Trajetos breves, em quanto ao tempo se refere, mas quê viagens largos e ousados faz a imaginação de Pirandello em estes três contos que magistralmente interpreta o ator brasileiro Cacá Carvalho na peça "A poltrona escura".
A ante-sala do teatro, já em si, é uma jóia de São Paulo, a Livraria Cultura, um templo que nos abriga em muitos sentidos, e esta vez, até começo da peça. Lá, no palco, nos espera Cacá, sentado na poltrona que dá nome a obra e único atrezzo. Sem retirar telões e nenhum outro preâmbulo todo começa.

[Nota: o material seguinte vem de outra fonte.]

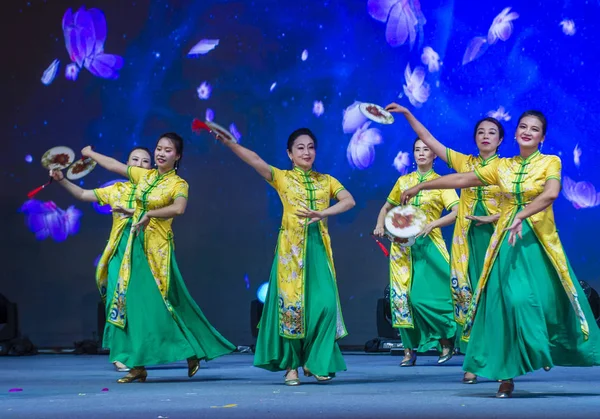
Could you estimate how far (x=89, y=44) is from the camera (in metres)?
9.87

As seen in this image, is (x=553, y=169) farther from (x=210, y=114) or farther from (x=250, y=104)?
(x=210, y=114)

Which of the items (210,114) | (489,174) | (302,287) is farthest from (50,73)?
(489,174)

Em "Os pés na grana", o 1r conto, encontramos um homem "acabado", contemplando o vazio que deixa em ele a perda de sua mulher, o passo do tempo e a solidão da velhice. Como contraponto está seu filho, ele encarna os sapatos novos, enquanto isso, seu pai ficou relegado aos chinelos de quarto. O filho fica com a cama dobra da casa, enquanto isso, seu pai é transferido ao quartinho pequeno de atrás ("para uma melhor comodidade e privacidade" fala seu filho). Na cama, o filho estende o braço e encontra sua mulher, em quanto isso, o pai faz o mesmo e seu braço pende no vazio. Para culminar esse triste retrato, mas tratado com una comicidade maravilhosa, o pai decide ir ao parque, olhar de perto as crianças, sentir se rejuvenescer, colocar os pés na grana sem chinelos. Clímax lírico, bucólico, quase utópico, arrebatado brutalmente por uma linda garotinha que grita: "Velho porco!".
Em minha opinião, o segundo conto, "O carrinho de mão", é o melhor dos três. Nele vemos o desdobramento dum advogado em ele e a sua alma, e vemos como sua alma não reconhece seu corpo, sua vida, sua mulher, seus filhos... Sua alma não quer ser ele, não quer participar da vida de ele, não gosta de ele... Só gosta, só sente prazer, só se sente conectado com ele mesmo quando se regala aqueles desejos obscuros, recônditos, obscenos que não pode compartir com o que "representa" ser ele.
E por último, como desate total a esta embriaguez imaginativa, "O sopro". Ele nos representa a riduculez e transitoriedade da vida, a fragilidade do ser humano, a cercania da morte... Às vezes só basta um sopro. Quê passaria si controlássemos esse sopro? Se com só levar dois dedos da mão à boca e soprar matássemos? O personagem do conto descobre que governa esse poder, mas para ter certeza, ele faz as comprovações empíricas pertinentes, ele sopra a toda uma fila da platéia!
Só me resta dizer que Cacá, depois dos cálidos e extensos aplausos, falou do triste que queda uma poltrona num teatro quando ninguém ri nem chora sobre ela e a inveja que ela tem da poltrona do lado. Então, animo a vocês a ocupar todas elas, a peça e a interpretação o merecem!